● **What the exercise asks**:
Render every line of the items below as a JSON list of strings, one string per line, and skip blank lines and pictures.

● **Records shown**:
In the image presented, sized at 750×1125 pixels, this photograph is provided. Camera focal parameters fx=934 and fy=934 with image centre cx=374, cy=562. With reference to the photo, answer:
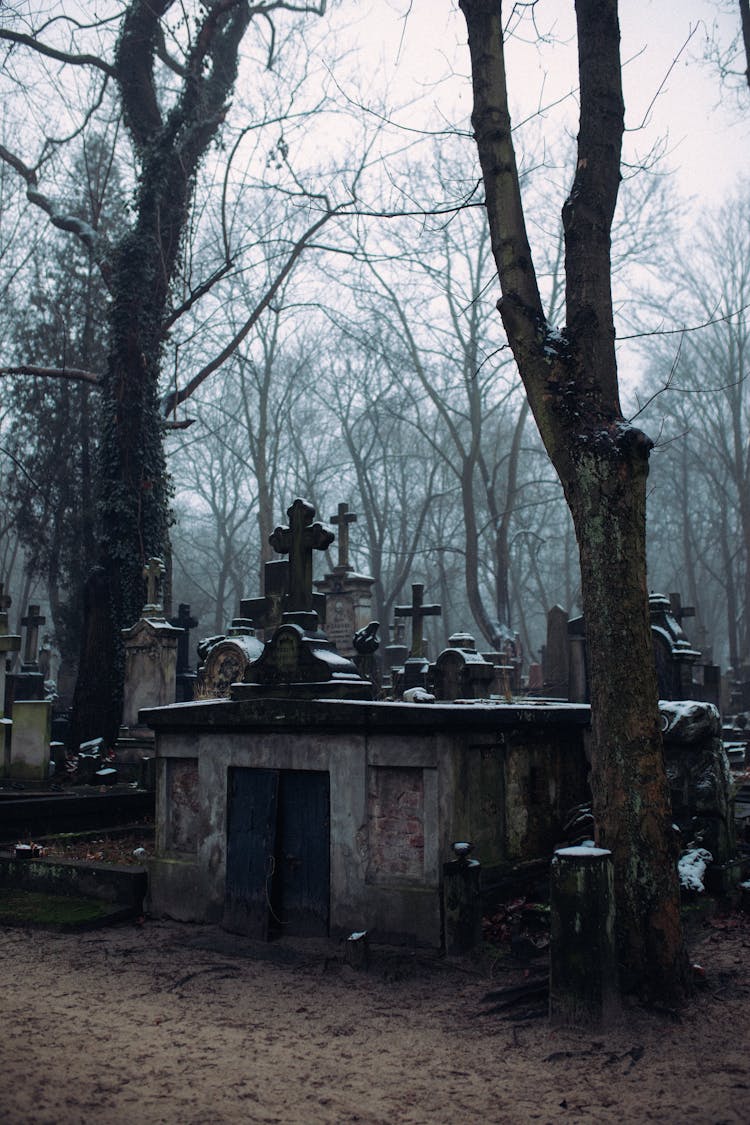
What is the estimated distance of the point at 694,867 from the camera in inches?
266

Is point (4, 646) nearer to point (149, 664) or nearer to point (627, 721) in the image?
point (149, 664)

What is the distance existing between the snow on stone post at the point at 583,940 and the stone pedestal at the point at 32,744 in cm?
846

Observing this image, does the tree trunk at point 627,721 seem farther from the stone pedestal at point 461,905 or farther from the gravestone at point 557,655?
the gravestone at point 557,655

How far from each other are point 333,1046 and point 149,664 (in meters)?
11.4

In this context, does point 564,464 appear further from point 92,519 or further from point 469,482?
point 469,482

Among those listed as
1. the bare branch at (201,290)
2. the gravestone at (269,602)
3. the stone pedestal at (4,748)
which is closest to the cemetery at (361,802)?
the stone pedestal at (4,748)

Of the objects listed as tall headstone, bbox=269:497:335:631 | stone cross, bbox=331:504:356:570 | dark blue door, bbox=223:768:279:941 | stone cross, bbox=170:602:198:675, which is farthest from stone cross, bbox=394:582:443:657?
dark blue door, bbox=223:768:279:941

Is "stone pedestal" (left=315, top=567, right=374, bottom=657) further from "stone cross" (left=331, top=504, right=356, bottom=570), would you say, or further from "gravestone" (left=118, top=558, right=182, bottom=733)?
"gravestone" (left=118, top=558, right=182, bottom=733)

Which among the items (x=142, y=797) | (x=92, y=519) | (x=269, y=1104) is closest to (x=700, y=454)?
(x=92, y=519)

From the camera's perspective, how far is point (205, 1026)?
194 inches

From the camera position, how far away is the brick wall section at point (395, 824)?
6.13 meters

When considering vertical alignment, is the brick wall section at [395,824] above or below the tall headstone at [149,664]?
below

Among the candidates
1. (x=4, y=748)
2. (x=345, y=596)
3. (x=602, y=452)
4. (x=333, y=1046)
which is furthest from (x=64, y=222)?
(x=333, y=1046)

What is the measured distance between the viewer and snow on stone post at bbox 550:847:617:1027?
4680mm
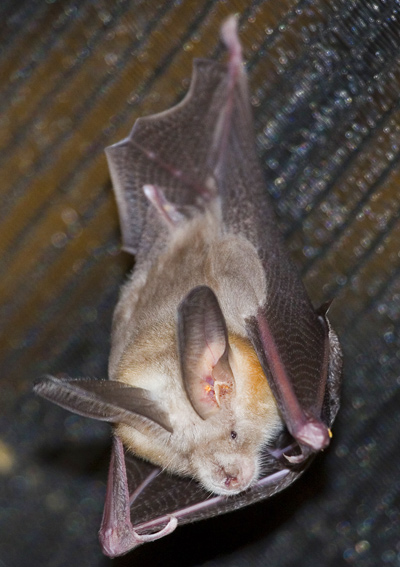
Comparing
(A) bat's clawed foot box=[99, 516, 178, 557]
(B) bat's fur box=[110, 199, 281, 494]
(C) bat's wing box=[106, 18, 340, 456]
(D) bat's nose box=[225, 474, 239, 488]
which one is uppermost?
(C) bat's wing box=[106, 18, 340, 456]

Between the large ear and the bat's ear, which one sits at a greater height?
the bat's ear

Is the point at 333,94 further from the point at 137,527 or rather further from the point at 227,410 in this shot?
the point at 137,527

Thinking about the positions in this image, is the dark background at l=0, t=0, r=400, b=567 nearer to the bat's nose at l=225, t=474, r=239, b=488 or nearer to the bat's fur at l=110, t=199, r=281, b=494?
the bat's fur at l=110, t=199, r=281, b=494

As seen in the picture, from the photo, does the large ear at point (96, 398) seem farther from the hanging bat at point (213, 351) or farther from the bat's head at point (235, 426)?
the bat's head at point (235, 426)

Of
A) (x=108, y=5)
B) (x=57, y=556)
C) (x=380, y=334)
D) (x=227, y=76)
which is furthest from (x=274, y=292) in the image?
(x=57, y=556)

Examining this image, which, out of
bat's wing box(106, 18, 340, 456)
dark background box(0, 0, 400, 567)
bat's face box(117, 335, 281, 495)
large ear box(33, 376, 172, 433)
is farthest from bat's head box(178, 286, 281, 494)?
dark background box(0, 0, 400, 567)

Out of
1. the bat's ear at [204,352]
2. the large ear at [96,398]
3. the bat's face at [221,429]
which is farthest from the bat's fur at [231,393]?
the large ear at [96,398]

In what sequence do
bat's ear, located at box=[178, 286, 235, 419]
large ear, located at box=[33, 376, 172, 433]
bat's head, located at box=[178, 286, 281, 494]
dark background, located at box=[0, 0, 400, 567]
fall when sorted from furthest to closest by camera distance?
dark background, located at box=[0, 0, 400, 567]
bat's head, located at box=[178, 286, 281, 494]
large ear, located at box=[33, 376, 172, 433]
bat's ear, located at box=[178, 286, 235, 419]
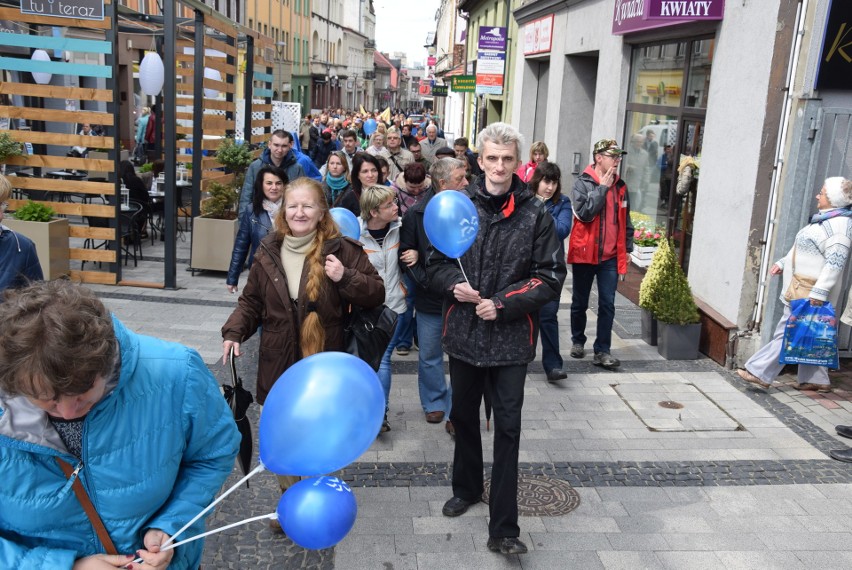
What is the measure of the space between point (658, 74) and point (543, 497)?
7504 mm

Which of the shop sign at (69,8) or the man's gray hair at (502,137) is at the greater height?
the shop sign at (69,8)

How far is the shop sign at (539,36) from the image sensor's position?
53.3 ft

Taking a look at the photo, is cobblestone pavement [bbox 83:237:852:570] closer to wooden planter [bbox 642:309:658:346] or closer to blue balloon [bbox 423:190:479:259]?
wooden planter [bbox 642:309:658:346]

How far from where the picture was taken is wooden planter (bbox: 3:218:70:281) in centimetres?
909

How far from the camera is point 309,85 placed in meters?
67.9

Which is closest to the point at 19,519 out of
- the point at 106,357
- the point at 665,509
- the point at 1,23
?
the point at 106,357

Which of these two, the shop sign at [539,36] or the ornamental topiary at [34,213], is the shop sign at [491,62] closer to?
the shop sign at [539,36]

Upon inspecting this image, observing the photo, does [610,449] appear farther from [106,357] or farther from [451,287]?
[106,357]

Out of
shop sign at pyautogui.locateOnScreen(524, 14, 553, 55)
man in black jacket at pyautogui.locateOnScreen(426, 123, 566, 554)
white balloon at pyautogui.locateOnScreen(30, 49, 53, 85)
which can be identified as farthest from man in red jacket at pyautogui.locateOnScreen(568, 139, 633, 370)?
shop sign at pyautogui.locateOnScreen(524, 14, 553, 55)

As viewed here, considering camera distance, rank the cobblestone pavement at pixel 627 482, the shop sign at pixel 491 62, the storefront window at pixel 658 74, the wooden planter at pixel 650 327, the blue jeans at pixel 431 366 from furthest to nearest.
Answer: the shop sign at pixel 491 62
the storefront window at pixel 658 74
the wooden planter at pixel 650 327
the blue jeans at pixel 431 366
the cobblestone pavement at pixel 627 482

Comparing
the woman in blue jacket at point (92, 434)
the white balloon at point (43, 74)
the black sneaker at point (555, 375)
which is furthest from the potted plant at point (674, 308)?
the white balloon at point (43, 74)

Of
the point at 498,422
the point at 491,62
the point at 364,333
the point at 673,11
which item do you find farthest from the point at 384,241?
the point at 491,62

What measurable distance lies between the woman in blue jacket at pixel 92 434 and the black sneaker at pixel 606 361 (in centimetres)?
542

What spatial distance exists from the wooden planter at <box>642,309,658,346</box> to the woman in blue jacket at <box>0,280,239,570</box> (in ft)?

● **Solution to this task**:
[
  "In the image presented, sized at 750×1125 pixels, this photograph is provided. Camera focal parameters fx=934 and fy=934 with image centre cx=374, cy=562. With reference to the photo, answer:",
  "What is the estimated distance of the point at 694,867 from the camera in inches?",
  "266",
  "Is point (4, 646) nearer to point (149, 664) or nearer to point (627, 721) in the image?",
  "point (149, 664)",
  "What is the distance existing between the snow on stone post at the point at 583,940 and the stone pedestal at the point at 32,744 in cm?",
  "846",
  "Observing this image, does the tree trunk at point 627,721 seem farther from the stone pedestal at point 461,905 or farther from the gravestone at point 557,655?",
  "the gravestone at point 557,655",
  "How far from each other are point 333,1046 and point 149,664 (in meters)?",
  "11.4",
  "In this context, does point 564,464 appear further from point 92,519 or further from point 469,482?",
  "point 469,482",
  "Among those listed as",
  "1. the bare branch at (201,290)",
  "2. the gravestone at (269,602)",
  "3. the stone pedestal at (4,748)",
  "which is closest to the cemetery at (361,802)?",
  "the stone pedestal at (4,748)",
  "Of the objects listed as tall headstone, bbox=269:497:335:631 | stone cross, bbox=331:504:356:570 | dark blue door, bbox=223:768:279:941 | stone cross, bbox=170:602:198:675, which is farthest from stone cross, bbox=394:582:443:657?",
  "dark blue door, bbox=223:768:279:941",
  "Is \"stone pedestal\" (left=315, top=567, right=374, bottom=657) further from \"stone cross\" (left=331, top=504, right=356, bottom=570), would you say, or further from \"gravestone\" (left=118, top=558, right=182, bottom=733)?",
  "\"gravestone\" (left=118, top=558, right=182, bottom=733)",
  "Which among the items (x=142, y=797) | (x=92, y=519) | (x=269, y=1104) is closest to (x=700, y=454)?",
  "(x=92, y=519)",
  "From the camera's perspective, how far is point (205, 1026)?",
  "194 inches",
  "From the camera position, how far away is the brick wall section at point (395, 824)?",
  "6.13 meters",
  "When considering vertical alignment, is the brick wall section at [395,824] above or below the tall headstone at [149,664]?",
  "below",
  "Among the candidates",
  "1. (x=4, y=748)",
  "2. (x=345, y=596)",
  "3. (x=602, y=452)",
  "4. (x=333, y=1046)",
  "which is furthest from (x=64, y=222)?",
  "(x=333, y=1046)",
  "What is the measured distance between the viewer and snow on stone post at bbox 550:847:617:1027?",
  "4680mm",
  "Comparing",
  "(A) bat's clawed foot box=[99, 516, 178, 557]",
  "(B) bat's fur box=[110, 199, 281, 494]",
  "(C) bat's wing box=[106, 18, 340, 456]",
  "(D) bat's nose box=[225, 474, 239, 488]",
  "which one is uppermost?",
  "(C) bat's wing box=[106, 18, 340, 456]",
  "Between the large ear and the bat's ear, which one sits at a greater height?",
  "the bat's ear",
  "Is the point at 333,94 further from the point at 137,527 or rather further from the point at 227,410 in this shot?",
  "the point at 137,527",
  "Thinking about the positions in this image, is the dark background at l=0, t=0, r=400, b=567 nearer to the bat's nose at l=225, t=474, r=239, b=488 or nearer to the bat's fur at l=110, t=199, r=281, b=494?",
  "the bat's fur at l=110, t=199, r=281, b=494",
  "As seen in the picture, from the photo, does the large ear at point (96, 398) seem farther from the hanging bat at point (213, 351) or farther from the bat's head at point (235, 426)?",
  "the bat's head at point (235, 426)",
  "Of",
  "A) (x=108, y=5)",
  "B) (x=57, y=556)",
  "C) (x=380, y=334)",
  "D) (x=227, y=76)",
  "which is furthest from (x=274, y=292) in the image?",
  "(x=57, y=556)",
  "Examining this image, which, out of",
  "bat's wing box(106, 18, 340, 456)",
  "dark background box(0, 0, 400, 567)",
  "bat's face box(117, 335, 281, 495)",
  "large ear box(33, 376, 172, 433)",
  "is farthest from bat's head box(178, 286, 281, 494)?",
  "dark background box(0, 0, 400, 567)",
  "Out of",
  "1. the bat's ear at [204,352]",
  "2. the large ear at [96,398]",
  "3. the bat's face at [221,429]",
  "which is farthest from the bat's fur at [231,393]?",
  "the large ear at [96,398]",
  "In what sequence do",
  "bat's ear, located at box=[178, 286, 235, 419]",
  "large ear, located at box=[33, 376, 172, 433]",
  "bat's head, located at box=[178, 286, 281, 494]",
  "dark background, located at box=[0, 0, 400, 567]",
  "fall when sorted from furthest to closest by camera distance?",
  "dark background, located at box=[0, 0, 400, 567]",
  "bat's head, located at box=[178, 286, 281, 494]",
  "large ear, located at box=[33, 376, 172, 433]",
  "bat's ear, located at box=[178, 286, 235, 419]",
  "What is the measure of the space between point (658, 74) and point (543, 497)?",
  "7504 mm",
  "Which of the shop sign at (69,8) or the man's gray hair at (502,137) is at the greater height?",
  "the shop sign at (69,8)",
  "How far is the shop sign at (539,36) from the image sensor's position?",
  "53.3 ft",
  "Taking a look at the photo, is cobblestone pavement [bbox 83:237:852:570] closer to wooden planter [bbox 642:309:658:346] or closer to blue balloon [bbox 423:190:479:259]?",
  "wooden planter [bbox 642:309:658:346]",
  "How far from where the picture was taken is wooden planter (bbox: 3:218:70:281) in centimetres?",
  "909",
  "How far from the camera is point 309,85 placed in meters?",
  "67.9",
  "Which is closest to the point at 19,519 out of",
  "- the point at 106,357",
  "- the point at 665,509",
  "- the point at 1,23",
  "?",
  "the point at 106,357",
  "Which of these two, the shop sign at [539,36] or the ornamental topiary at [34,213], is the shop sign at [491,62] closer to?",
  "the shop sign at [539,36]",
  "Upon inspecting this image, observing the photo, does [610,449] appear farther from [106,357] or farther from [451,287]?",
  "[106,357]",
  "Out of",
  "shop sign at pyautogui.locateOnScreen(524, 14, 553, 55)",
  "man in black jacket at pyautogui.locateOnScreen(426, 123, 566, 554)",
  "white balloon at pyautogui.locateOnScreen(30, 49, 53, 85)",
  "which can be identified as farthest from man in red jacket at pyautogui.locateOnScreen(568, 139, 633, 370)?",
  "shop sign at pyautogui.locateOnScreen(524, 14, 553, 55)",
  "As viewed here, considering camera distance, rank the cobblestone pavement at pixel 627 482, the shop sign at pixel 491 62, the storefront window at pixel 658 74, the wooden planter at pixel 650 327, the blue jeans at pixel 431 366 from furthest to nearest.",
  "Answer: the shop sign at pixel 491 62",
  "the storefront window at pixel 658 74",
  "the wooden planter at pixel 650 327",
  "the blue jeans at pixel 431 366",
  "the cobblestone pavement at pixel 627 482",
  "Comparing",
  "the woman in blue jacket at point (92, 434)",
  "the white balloon at point (43, 74)",
  "the black sneaker at point (555, 375)",
  "which is furthest from the potted plant at point (674, 308)?",
  "the white balloon at point (43, 74)",
  "Of",
  "the point at 498,422",
  "the point at 491,62",
  "the point at 364,333",
  "the point at 673,11",
  "which item do you find farthest from the point at 384,241?",
  "the point at 491,62",
  "What measurable distance lies between the woman in blue jacket at pixel 92 434 and the black sneaker at pixel 606 361 (in centimetres)?",
  "542",
  "What spatial distance exists from the wooden planter at <box>642,309,658,346</box> to the woman in blue jacket at <box>0,280,239,570</box> (in ft)?"
]